New electric charge point operator targets UK

A Swedish electric vehicle charge point operator has unveiled bold plans to become a leading charging infrastructure company in north west Europe within the next five years.

Vattenfall announced its amibition as it launched InCharge to the British electric vehicle charging market this month. The company currently operates 9,000 charging points in Sweden, the Netherlands and Germany.

The company will invest SEK 3 billion (€300 million) to develop develop new businesses, including charging infrastructure and battery storage.

Magnus Hall, Vattenfall’s president and chief executive officer, said, “Vattenfall strongly believes that the best way to make transport fossil free in a generation is to go electric.
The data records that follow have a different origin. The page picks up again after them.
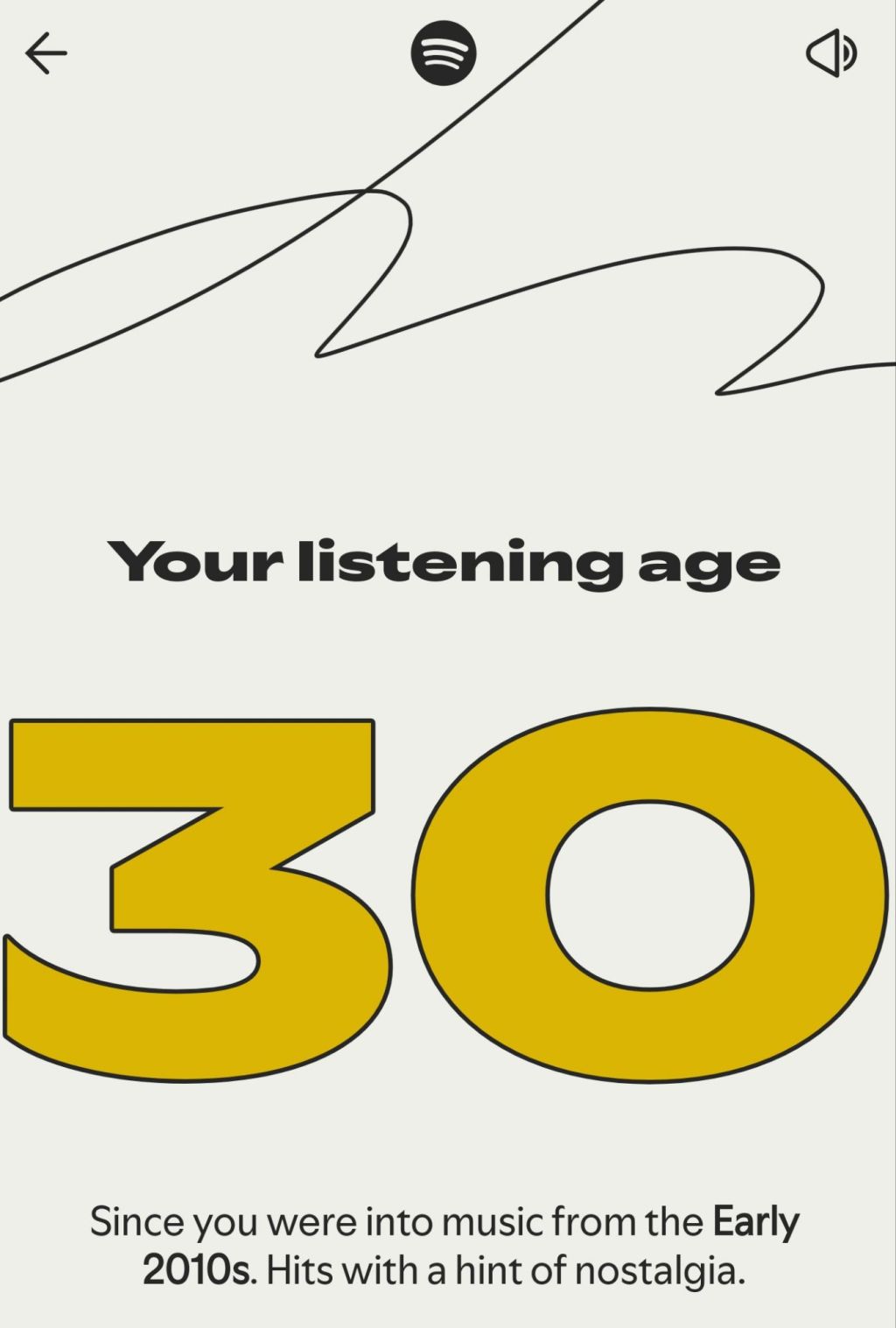 Where mercy should have stood.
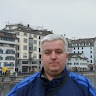 Александр Ермоленко
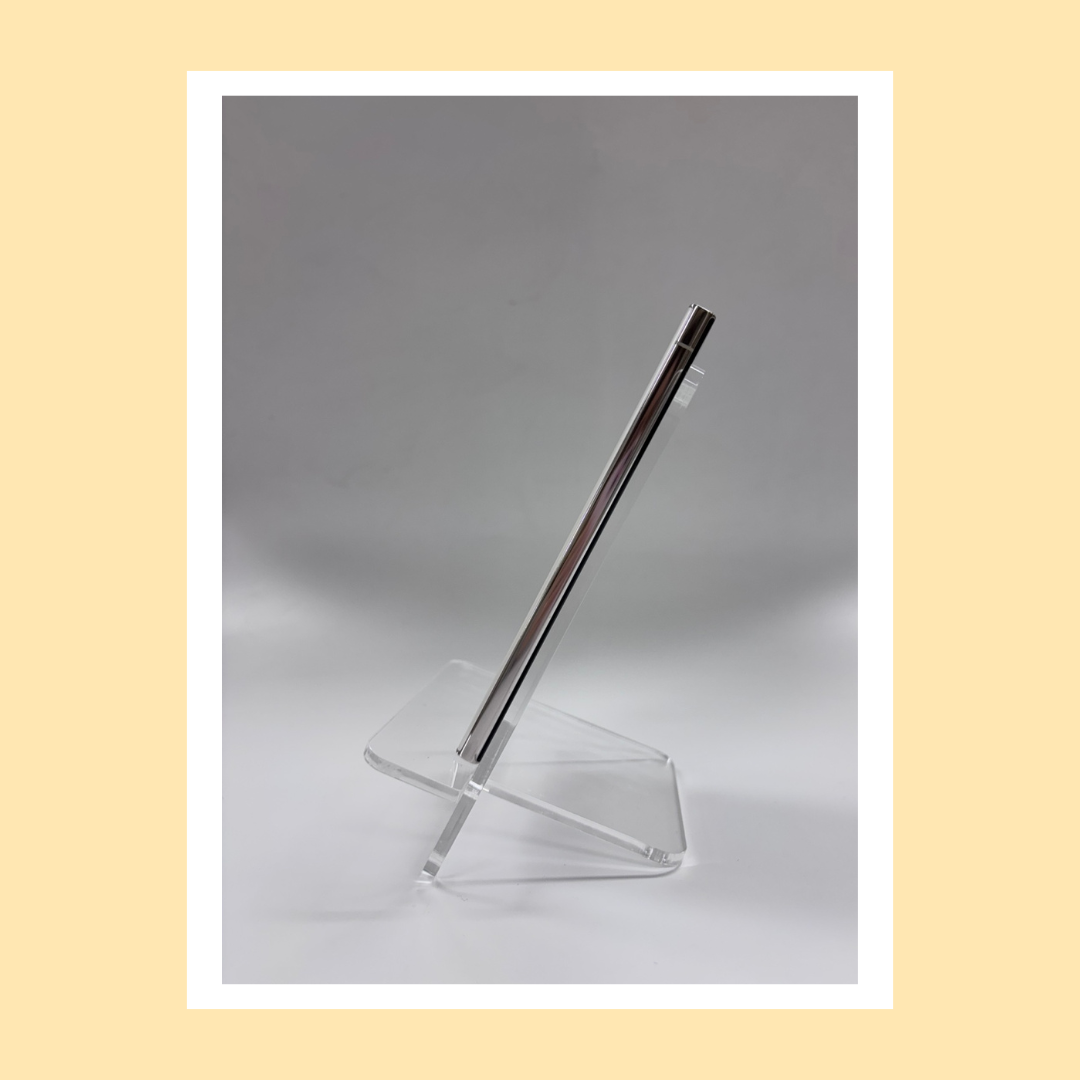 S23 Ultra 512GB SIMフリー 本体 Cream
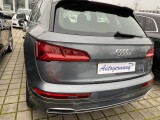 Audi Q5 | 37722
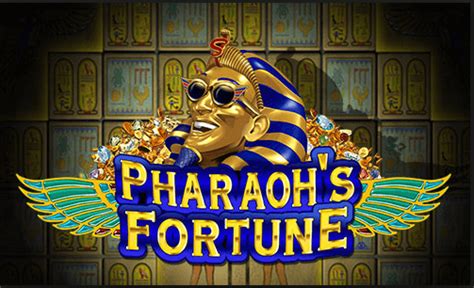 pharaohs fortune online|Pharaohs Fortune .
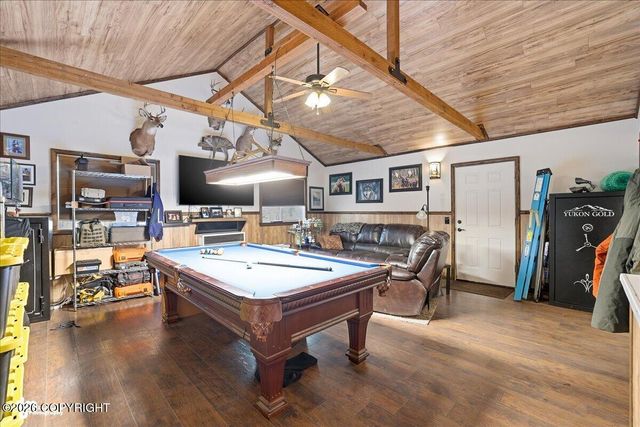 37901 Hall Road, Sterling, AK 99672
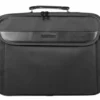 Natec Лаптоп Bag ANTELOPE черен 15.6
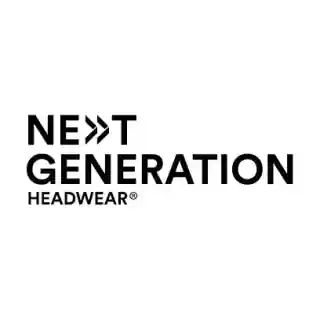 Next Generation Headwear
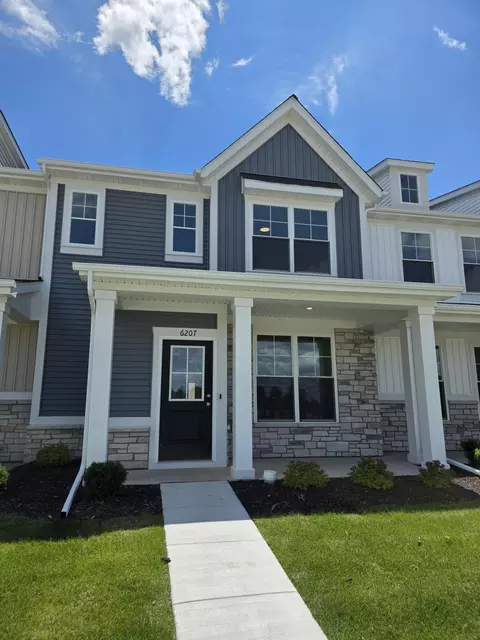 6207 Brook Ave, Portage, IN 46368
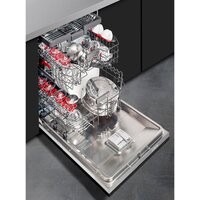 De Dietrich DCJ632DQX Image #3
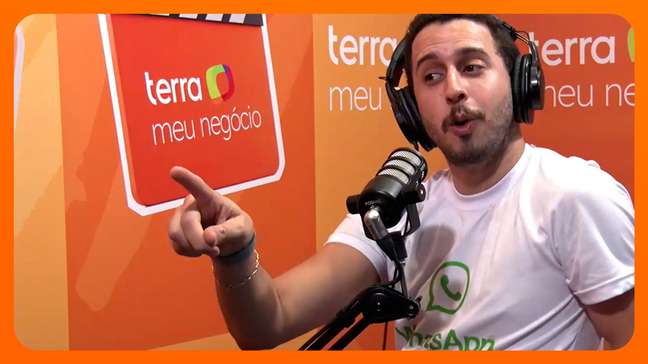 Threads, Instagram Edits e mais: gerente de marketing da Meta dá dicas sobre novos recursos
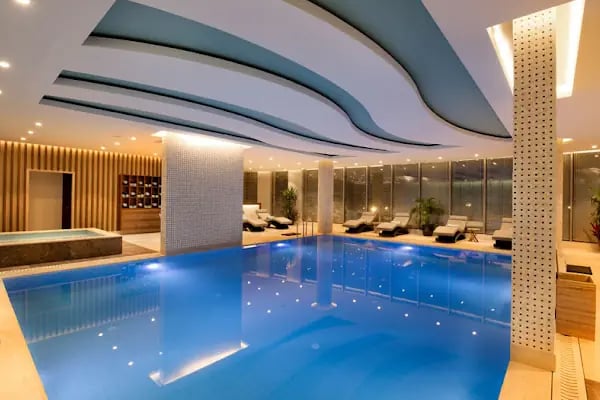 Divan Mersin - Resim 3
That’s why we are rolling out our charging network InCharge across north western Europe. We are in Britain to grow, and GB’s electric vehicle ambitions are a perfect fit with our smart, digitalised and low carbon electric vehicle strategy.”

Looking for partners

The company is looking for commercial developers, real-estate companies, industries, fleet owners and local authorities to partner with InCharge for the installation of charging points around Britain.

Businesses have flexibility in whom they let use InCharge charge points installed in office car parks. The points can be kept private for company car and van drivers, opened to all employees, or even made available to the public as a revenue generating exercise.

The charge point owners set the prices for the electricity they supply, and users are billed via an InCharge charge card or charge tag. Prices are detailed on InCharge’s app and website.

Tomas Björnsson, head of Vattenfall E-mobility, said, “The combination of Vattenfall’s investment plans and smart solutions for home, office and destination charging will boost confidence in the young British EV market, increase competition, help tackle drivers’ range anxiety, support clean air zones in Britain’s cities and ultimately bring down cost to British drivers.”